Show each line from the listing that includes the word "marking".
▽
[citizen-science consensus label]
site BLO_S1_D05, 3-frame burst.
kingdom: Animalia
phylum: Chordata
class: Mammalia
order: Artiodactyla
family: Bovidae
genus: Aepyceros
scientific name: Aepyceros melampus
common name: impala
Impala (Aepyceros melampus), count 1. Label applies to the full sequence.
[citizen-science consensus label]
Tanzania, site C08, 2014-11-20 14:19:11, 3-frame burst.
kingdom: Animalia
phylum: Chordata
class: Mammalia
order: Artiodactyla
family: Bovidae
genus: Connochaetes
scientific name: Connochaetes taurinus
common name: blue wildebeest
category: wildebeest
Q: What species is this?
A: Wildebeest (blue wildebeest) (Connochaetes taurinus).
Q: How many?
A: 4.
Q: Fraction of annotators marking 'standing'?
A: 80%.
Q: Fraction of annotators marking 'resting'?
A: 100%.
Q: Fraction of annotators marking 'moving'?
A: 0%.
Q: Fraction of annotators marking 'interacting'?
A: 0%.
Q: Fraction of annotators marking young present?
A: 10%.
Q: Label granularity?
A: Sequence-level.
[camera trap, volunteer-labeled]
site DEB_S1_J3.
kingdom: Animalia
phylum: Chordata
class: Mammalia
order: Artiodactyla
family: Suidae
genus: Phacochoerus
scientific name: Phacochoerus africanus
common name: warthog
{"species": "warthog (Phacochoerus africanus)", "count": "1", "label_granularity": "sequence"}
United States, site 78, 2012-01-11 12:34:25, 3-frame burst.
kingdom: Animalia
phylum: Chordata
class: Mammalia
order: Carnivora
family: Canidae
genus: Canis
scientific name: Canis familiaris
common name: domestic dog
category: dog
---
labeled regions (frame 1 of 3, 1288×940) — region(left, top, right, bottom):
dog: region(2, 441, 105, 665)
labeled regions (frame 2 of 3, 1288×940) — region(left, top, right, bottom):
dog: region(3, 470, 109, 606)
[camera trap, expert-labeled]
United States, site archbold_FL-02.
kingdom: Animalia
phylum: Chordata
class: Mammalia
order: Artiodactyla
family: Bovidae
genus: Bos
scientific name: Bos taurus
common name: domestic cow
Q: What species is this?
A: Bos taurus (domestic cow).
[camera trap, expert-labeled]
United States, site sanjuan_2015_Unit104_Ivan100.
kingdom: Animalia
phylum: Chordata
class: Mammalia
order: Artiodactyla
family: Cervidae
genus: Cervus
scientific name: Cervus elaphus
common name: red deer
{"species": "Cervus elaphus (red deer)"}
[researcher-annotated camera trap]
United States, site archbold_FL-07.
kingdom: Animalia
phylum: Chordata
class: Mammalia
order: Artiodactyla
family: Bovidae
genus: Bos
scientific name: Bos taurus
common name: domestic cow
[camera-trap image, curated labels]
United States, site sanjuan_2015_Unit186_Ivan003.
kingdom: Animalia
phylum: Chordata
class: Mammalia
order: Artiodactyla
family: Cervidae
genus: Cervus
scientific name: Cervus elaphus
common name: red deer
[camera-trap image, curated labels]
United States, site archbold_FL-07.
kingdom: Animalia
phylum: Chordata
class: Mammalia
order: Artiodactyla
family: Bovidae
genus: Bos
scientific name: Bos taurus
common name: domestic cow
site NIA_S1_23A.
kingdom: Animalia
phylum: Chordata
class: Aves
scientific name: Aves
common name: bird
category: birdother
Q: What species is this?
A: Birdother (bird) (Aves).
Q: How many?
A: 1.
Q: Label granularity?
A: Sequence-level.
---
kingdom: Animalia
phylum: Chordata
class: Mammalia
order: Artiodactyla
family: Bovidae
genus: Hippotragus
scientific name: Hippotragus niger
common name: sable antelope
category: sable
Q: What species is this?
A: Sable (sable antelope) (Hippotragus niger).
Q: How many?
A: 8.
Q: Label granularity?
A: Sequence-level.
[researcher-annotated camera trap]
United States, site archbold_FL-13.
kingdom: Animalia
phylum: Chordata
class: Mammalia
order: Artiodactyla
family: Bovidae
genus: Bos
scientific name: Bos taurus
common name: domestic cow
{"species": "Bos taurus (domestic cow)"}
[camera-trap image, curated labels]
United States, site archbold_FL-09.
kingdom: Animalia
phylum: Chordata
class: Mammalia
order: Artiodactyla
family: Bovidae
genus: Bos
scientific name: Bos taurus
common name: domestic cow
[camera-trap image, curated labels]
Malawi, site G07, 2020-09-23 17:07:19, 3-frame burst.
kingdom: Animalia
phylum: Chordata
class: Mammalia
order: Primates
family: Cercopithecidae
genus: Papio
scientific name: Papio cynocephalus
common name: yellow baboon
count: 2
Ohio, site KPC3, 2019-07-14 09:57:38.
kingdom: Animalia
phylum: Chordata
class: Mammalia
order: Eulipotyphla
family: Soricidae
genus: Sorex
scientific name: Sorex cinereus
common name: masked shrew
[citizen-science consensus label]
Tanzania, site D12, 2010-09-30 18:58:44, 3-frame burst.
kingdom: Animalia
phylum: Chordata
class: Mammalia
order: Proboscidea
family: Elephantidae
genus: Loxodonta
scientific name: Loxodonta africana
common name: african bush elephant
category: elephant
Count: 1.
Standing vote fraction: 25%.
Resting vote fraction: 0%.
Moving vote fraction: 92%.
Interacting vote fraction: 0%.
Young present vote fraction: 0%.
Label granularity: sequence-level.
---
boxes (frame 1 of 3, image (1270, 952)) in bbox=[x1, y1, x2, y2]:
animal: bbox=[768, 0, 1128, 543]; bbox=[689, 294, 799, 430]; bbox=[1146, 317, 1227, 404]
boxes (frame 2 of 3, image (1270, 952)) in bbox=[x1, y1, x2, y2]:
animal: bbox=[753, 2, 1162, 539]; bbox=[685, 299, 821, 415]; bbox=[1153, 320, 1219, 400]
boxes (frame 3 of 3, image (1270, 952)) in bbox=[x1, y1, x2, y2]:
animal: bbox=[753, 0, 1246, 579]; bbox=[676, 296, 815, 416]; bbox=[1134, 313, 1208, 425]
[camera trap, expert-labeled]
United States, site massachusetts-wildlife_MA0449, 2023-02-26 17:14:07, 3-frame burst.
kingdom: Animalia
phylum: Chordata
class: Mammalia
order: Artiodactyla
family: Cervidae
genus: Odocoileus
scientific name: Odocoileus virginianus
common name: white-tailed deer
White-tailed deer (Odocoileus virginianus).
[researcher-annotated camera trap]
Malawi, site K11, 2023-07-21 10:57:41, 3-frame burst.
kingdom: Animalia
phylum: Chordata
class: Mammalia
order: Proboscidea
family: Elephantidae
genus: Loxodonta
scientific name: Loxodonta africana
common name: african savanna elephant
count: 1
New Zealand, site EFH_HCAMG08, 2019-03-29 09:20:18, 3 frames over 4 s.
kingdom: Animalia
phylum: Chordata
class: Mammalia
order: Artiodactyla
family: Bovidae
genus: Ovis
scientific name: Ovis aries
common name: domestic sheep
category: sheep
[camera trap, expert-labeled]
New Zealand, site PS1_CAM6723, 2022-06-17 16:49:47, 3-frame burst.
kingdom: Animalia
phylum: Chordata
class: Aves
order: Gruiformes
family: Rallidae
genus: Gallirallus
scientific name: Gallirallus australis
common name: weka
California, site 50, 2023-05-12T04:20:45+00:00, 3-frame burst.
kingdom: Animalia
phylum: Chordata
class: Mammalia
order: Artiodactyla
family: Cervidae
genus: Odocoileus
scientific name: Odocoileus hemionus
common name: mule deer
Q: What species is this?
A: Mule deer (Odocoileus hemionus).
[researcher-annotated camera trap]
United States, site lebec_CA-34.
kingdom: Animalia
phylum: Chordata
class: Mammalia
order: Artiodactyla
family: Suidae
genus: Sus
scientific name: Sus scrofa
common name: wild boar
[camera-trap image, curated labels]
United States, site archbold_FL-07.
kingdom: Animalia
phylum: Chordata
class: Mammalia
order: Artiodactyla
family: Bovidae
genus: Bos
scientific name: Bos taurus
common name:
△
TASK ANSWER.
Q: Fraction of annotators marking 'standing'?
Q: Fraction of annotators marking 'resting'?
Q: Fraction of annotators marking 'moving'?
Q: Fraction of annotators marking 'interacting'?
Q: Fraction of annotators marking young present?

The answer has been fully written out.